ABOUT THIS EXERCISE:
Beginning with the line below that contains "annotated detections (frame 2" and ending with the line that contains "A: Domestic cattle (Bos taurus).", copy every line exactly. Copy nothing else.

* * *

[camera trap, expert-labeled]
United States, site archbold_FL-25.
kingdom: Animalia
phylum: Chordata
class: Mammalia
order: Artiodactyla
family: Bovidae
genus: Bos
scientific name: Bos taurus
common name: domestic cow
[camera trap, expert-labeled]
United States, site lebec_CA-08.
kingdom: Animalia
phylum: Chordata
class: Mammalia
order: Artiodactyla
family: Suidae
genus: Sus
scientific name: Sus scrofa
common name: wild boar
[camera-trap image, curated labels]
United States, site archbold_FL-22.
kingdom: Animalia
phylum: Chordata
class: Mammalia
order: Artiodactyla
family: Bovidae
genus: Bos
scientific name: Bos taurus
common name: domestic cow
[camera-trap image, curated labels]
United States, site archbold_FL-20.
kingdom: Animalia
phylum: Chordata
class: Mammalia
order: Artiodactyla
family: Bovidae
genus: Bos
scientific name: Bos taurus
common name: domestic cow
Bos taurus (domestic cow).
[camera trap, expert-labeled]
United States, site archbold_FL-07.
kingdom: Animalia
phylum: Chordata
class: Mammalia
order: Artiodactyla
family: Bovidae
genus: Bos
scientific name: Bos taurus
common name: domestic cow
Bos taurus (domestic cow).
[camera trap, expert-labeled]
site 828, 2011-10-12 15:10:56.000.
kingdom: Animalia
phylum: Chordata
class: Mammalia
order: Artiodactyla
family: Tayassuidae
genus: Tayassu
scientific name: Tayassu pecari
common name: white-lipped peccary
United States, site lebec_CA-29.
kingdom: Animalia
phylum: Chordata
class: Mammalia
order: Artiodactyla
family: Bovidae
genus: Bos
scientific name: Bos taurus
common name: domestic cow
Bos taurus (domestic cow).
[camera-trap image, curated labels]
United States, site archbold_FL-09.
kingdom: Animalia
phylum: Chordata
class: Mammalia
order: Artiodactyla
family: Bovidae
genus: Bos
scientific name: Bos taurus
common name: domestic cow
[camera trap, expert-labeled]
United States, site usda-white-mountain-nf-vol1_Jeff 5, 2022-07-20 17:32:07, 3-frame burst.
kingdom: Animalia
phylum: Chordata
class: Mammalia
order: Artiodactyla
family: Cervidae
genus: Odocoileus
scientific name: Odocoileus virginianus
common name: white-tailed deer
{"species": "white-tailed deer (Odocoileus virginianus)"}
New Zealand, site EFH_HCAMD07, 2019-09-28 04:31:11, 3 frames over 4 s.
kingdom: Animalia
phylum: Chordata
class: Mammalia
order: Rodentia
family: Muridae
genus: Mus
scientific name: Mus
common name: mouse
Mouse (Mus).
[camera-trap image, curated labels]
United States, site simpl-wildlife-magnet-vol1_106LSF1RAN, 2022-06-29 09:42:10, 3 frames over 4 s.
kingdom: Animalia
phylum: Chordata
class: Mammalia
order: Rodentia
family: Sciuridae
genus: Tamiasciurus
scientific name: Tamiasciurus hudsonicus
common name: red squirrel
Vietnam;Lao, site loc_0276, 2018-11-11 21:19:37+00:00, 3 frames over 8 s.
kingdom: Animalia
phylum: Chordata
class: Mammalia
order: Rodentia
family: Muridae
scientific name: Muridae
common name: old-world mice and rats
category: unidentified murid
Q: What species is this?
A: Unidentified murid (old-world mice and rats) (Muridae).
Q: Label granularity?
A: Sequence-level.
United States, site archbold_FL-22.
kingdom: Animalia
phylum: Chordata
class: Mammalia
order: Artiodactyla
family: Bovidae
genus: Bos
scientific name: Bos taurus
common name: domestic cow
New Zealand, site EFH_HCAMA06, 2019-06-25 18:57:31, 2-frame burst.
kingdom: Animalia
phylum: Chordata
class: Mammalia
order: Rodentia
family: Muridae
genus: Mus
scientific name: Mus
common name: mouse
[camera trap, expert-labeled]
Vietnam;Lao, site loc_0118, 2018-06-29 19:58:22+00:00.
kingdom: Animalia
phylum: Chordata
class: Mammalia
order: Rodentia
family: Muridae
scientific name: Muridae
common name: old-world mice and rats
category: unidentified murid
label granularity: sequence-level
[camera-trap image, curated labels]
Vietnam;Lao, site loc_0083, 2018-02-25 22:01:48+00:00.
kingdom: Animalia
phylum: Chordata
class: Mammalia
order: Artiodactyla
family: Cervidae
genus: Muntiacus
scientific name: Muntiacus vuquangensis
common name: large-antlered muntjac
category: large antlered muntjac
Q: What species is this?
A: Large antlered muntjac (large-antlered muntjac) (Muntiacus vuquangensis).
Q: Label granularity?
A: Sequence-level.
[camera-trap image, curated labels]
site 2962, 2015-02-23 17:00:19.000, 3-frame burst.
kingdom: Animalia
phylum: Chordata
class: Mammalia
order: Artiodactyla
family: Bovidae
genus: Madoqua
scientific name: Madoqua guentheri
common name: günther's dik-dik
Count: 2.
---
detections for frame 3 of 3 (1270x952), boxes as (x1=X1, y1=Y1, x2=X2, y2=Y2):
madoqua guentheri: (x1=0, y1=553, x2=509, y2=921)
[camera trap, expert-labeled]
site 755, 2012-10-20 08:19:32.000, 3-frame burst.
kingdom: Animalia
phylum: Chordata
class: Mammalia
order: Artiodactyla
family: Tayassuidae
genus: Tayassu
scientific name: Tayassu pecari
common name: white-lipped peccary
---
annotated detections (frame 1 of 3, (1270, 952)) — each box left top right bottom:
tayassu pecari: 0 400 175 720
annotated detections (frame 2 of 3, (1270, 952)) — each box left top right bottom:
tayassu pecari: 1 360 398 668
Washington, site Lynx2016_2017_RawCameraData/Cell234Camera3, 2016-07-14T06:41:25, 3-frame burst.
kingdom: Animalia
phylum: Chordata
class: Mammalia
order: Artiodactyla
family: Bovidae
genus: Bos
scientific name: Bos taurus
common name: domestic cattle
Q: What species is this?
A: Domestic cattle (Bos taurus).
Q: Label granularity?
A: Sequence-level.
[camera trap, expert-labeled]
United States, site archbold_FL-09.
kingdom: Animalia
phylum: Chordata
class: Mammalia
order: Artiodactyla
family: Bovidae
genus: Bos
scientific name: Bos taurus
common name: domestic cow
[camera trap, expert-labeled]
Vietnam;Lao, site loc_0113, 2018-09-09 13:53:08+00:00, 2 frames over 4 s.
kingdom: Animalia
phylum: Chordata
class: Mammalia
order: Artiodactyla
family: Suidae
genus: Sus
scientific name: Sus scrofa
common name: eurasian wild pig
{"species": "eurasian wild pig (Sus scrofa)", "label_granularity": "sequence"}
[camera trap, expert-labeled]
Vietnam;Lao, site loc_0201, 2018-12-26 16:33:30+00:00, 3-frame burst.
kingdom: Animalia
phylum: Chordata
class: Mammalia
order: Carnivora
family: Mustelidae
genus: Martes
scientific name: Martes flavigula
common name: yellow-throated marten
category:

* * *

WORKED SOLUTION:
annotated detections (frame 2 of 3, (1270, 952)) — each box left top right bottom:
tayassu pecari: 1 360 398 668
Washington, site Lynx2016_2017_RawCameraData/Cell234Camera3, 2016-07-14T06:41:25, 3-frame burst.
kingdom: Animalia
phylum: Chordata
class: Mammalia
order: Artiodactyla
family: Bovidae
genus: Bos
scientific name: Bos taurus
common name: domestic cattle
Q: What species is this?
A: Domestic cattle (Bos taurus).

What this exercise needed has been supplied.